To register for this conference, click here, or call (800) 503-8171. Standard conference registration is €1,795 (est. $2,198.05) through March 16, 2018; €1,995 (est. $2,442.96) through Friday, April 13, 2018; and €2,195 (est. $2,687.87) after Friday, April 13, 2018.

February 19, 2018

Trump Administration Releases Budget Proposal Calls for Changes to Open Payments and Increased Funding for Fighting Fraud and Abuse


The Trump Administration recently released its fiscal year (FY) 2019 budget proposal, including extensive health policy provisions.

The budget proposal features numerous program integrity provisions. For instance, the budget calls for: a $45 million increase in Health Care Fraud and Abuse Control funding; expanded prior authorization requirements for high utilization practitioners of radiation therapy, therapy services, advanced imaging, and anatomic pathology services; expansion of the items of DME, prosthetics and orthotics that are subject to prior authorization; a demonstration to test the use of a benefits manager for serial/refill DME claims; a requirement that clearinghouses and billing agents enroll in Medicare; and the addition of the National Provider Identifier of covered recipients on the public Open Payments website.

The budget proposal also snuck in some proposed changes to Open Payments, including altering the Open Payments reporting and publication cycle, and publishing the National Provider Identifier for covered recipients in the Open Payments Program, as ways to address fraud and abuse in Medicare.  

The budget also includes proposals to streamline Medicare program rules for providers and suppliers, including: relaxing Medicare meaningful use program requirements for hospitals and physicians, simplifying Merit-based Incentive Payment System (MIPS) rules and Advanced Alternative Payment Model (APM) bonus rules for physicians, and various reforms to the Medicare appeals process.

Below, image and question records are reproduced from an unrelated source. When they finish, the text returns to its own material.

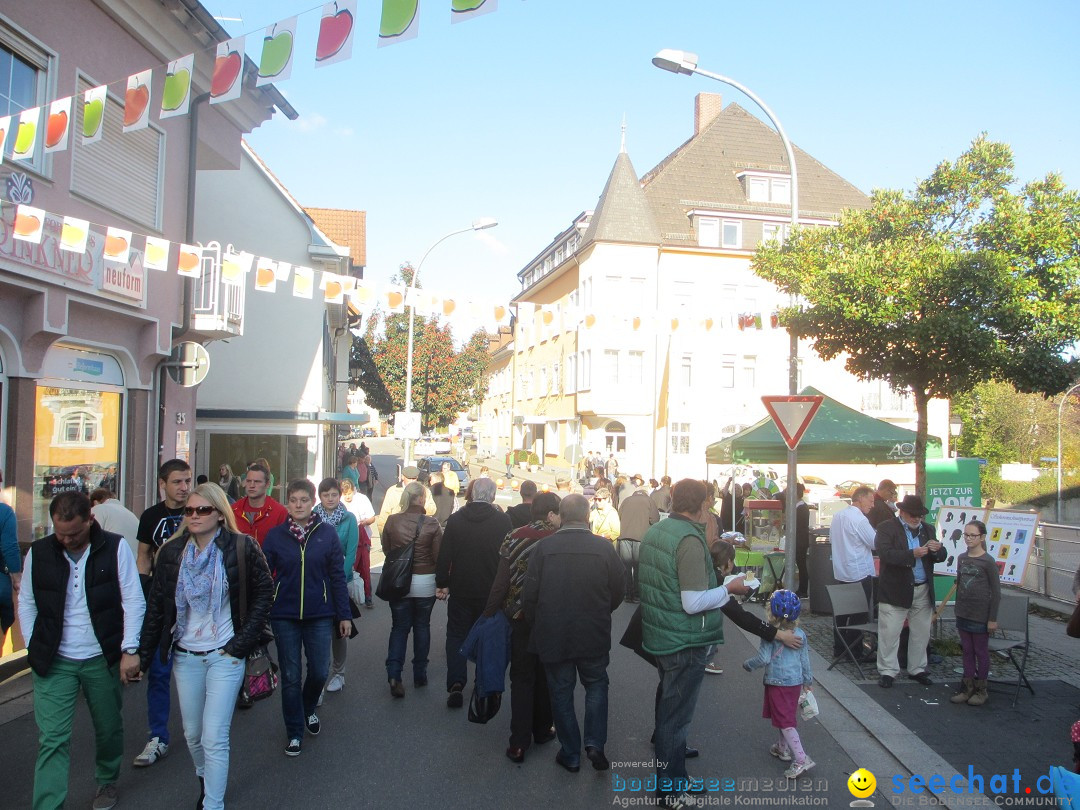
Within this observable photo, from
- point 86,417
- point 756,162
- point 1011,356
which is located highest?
point 756,162

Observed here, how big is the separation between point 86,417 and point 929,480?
441 inches

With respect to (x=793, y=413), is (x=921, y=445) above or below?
below

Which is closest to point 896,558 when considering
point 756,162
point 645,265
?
point 645,265

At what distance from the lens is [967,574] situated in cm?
692

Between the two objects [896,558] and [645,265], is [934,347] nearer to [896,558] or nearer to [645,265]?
[896,558]

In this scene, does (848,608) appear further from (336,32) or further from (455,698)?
(336,32)

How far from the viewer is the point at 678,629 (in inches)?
189

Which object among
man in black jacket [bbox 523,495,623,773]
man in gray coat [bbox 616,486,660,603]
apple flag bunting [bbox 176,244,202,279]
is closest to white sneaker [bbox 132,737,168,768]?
man in black jacket [bbox 523,495,623,773]

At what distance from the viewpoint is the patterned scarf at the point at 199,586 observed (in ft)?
14.5

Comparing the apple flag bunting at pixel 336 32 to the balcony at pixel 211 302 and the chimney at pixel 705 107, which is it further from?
the chimney at pixel 705 107

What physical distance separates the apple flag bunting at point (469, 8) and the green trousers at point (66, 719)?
437 cm

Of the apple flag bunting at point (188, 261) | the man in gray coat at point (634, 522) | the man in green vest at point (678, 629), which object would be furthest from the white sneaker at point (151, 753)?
the man in gray coat at point (634, 522)

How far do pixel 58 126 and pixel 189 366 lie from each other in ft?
13.4

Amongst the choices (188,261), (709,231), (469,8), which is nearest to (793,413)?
(469,8)
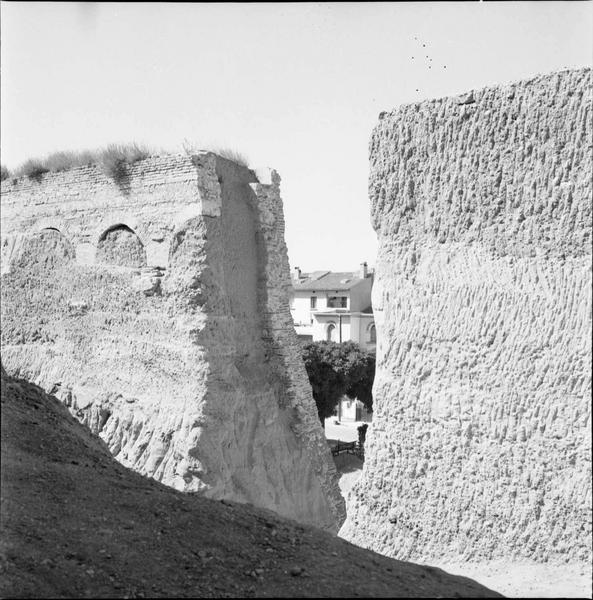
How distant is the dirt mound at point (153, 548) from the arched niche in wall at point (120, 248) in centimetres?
278

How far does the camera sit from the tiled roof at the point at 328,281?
19625 mm

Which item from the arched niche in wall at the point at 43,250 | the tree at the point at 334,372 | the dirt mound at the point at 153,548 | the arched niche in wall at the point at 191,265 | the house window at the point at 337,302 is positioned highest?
the house window at the point at 337,302

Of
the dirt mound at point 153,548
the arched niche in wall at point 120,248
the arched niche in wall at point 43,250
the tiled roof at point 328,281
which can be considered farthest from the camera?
the tiled roof at point 328,281

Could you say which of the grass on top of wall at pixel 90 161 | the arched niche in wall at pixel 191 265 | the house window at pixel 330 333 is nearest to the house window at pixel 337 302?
the house window at pixel 330 333

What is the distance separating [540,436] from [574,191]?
1.39 meters

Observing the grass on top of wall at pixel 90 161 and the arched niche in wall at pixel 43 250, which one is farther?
the arched niche in wall at pixel 43 250

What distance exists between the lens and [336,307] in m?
19.7

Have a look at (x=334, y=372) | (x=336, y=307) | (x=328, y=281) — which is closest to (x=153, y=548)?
(x=334, y=372)

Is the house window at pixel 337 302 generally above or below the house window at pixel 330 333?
above

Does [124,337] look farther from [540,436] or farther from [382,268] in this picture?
[540,436]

The budget also proposes a new exception to the physician self-referral law for arrangements that arise due to participation in Advanced APMs. Furthermore, several provisions are intended to boost accountable care organizations (ACOs), including a proposal to allow ACOs to pay beneficiaries for a primary care visit.

Trump continues to attempt a “repeal and replace” method to the Affordable Care Act (ACA). This year’s budget calls for a “Market-Based Health Care Grant Program” (similar to the pending Graham-Cassidy-Heller-Johnson legislation) as an initial step to help states stabilize their insurance markets during a transition period. The second step would then repeal the ACA’s Medicaid expansion and significantly restructure Medicaid by allowing states to choose between a per capita cap or a block grant.

Another area of emphasis in this year’s budget proposal is reducing prescription drug prices, although there is debate regarding the potential effectiveness of the Administration’s approach. Among other things, the budget would:

  • “Modernize” the Medicare Part D benefit by requiring Part D sponsors to apply at least one-third of total rebates and price concessions at the point of sale and eliminating cost sharing for generic drugs for low-income, among others.
  • Establish new standards for hospitals to receive redistributed savings resulting from reduced payment for outpatient drugs purchased through the 340B discount drug program, based on the hospital’s level of uncompensated care.
  • Reduce Medicaid drug spending by establishing a Medicaid demonstration to test coverage and financing reforms that build on private sector best practices,  requiring state Medicaid to cover all FDA-approved Medication Assisted Treatments for opioid use disorder, and establishing minimum standards for Medicaid drug utilization review programs.

This budget proposal is separate from the two-year budget deal passed by Congress in early February, which is complicating efforts made by the White House to reorder federal priorities.